Section: New Results

Optimal Decision Making under Uncertainty

The Tao UCT-SIG is working mainly on mathematical programming tools useful for power systems. In particular, we advocate a data science approach, in order to reduce the model error - which is much more critical than the optimization error, in most cases. Real data are the best way for handling uncertainties. Our main results in 2016 are as follows:

  • Noisy optimization In the context of stochastic uncertainties, noisy optimization handles the model error by simulation-based optimization. Our results include:

    • It has been conjectured that gradient approximation by finite differences (hence, not a comparison-based method) is necessary for reaching such a simple regret of O(1/N). We answer this conjecture in the negative [32], providing a comparison-based algorithm as good as gradient methods, i.e. reaching O(1/N) - under the condition, however, that the noise is Gaussian.

    • The concept of Regret is widely used in the bandit literature for assessing the performance of an algorithm. The same concept is also used in the framework of optimization algorithms, sometimes under other names or without a specific name. Experimental results on the noisy sphere function show that the approximation of Simple Regret, termed Approximate Simple Regret, used in some optimization testbeds, fails to estimate the Simple Regret convergence rate, and propose a new approximation of Simple Regret, the Robust Simple Regret [22].

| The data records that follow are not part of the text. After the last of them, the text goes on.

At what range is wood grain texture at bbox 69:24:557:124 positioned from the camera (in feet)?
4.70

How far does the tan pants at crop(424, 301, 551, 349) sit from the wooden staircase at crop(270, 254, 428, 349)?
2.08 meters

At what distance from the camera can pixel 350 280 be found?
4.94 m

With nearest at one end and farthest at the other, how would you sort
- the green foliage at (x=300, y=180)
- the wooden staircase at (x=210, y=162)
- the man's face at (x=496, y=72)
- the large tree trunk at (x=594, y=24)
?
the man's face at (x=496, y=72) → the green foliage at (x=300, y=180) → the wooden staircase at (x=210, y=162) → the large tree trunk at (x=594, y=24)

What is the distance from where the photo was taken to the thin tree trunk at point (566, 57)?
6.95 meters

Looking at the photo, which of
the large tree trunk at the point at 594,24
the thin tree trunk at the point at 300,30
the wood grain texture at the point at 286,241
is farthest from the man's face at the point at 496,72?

  • Capacity Expansion Planning The optimization of capacities in large scale power systems is a stochastic problem, because the need for storage and connections (i.e. exchange capacities) varies a lot from one week/season to another. It is usually tackled through sample average approximation, i.e. assuming that the system which is optimal on average over the last 40 years (corrected for climate change) is also approximately optimal in general. However, in many cases, data are high-dimensional; the sample complexity, i.e. the amount of data necessary for a relevant optimization of capacities, increases linearly with the number of parameters and can be scarcely available at the relevant scale. This leads to an underestimation of capacities. We suggested the use of bias correction in capacity estimation, and investigated the importance of the bias phenomenon, and the efficiency of both standard and original bias correction tools [53].

  • Multi-armed bandits We studied the problem of sequential decision making in the context of multi-armed bandits. We provided:

    • An algorithm to handle a non-stationary formulation of the stochastic multi-armed bandit where the rewards are not assumed to be identically distributed, that achieves both a competitive regret and sampling complexity against a best sequence of arms. See [61].

    • An algorithm to handle the task of recommending items (actions) to users sequentially interacting with a recommender system. Users are modeled as latent mixtures of C many representative user classes, where each class specifies a mean reward profile across actions. Both the user features (mixture distribution over classes) and the item features (mean reward vector per class) are unknown a priori. The user identity is the only contextual information available to the learner while interacting. This induces a low-rank structure on the matrix of expected rewards from recommending item a to user b. The problem reduces to the well-known linear bandit when either user-or item-side features are perfectly known. In the setting where each user, with its stochastically sampled taste profile, interacts only for a small number of sessions, we develop a bandit algorithm for the two-sided uncertainty. It combines the Robust Tensor Power Method with the OFUL linear bandit algorithm. We provide the first rigorous regret analysis of this combination. See [63].

  • Confidence intervals for streaming data We consider, in a generic streaming regression setting, the problem of building a confidence interval (and distribution) on the next observation based on past observed data. The observations may have arbitrary dependency on the past observations and come from some external filtering process making the number of observations itself a random stopping time. In this challenging context, we provide confidence intervals based on self-normalized vector-valued martingale techniques, applied to the estimation of the mean and of the variance. See [69].

  • Forecasting tool for Hydraulic networks We studied a problem of prediction in the context of the monitoring of an hydraulic network by the French company Prolog-ingenierie. The problem is to predict the value of some specific sensor in the next thirty minutes from the activity of the network (values of all other sensors) in the recent past. We designed a simple tool for that purpose, based on a random forests. The tool has been tested on data generated from the activity recorded on the Parisian hydraulic network in 2010, 2011 and 2013.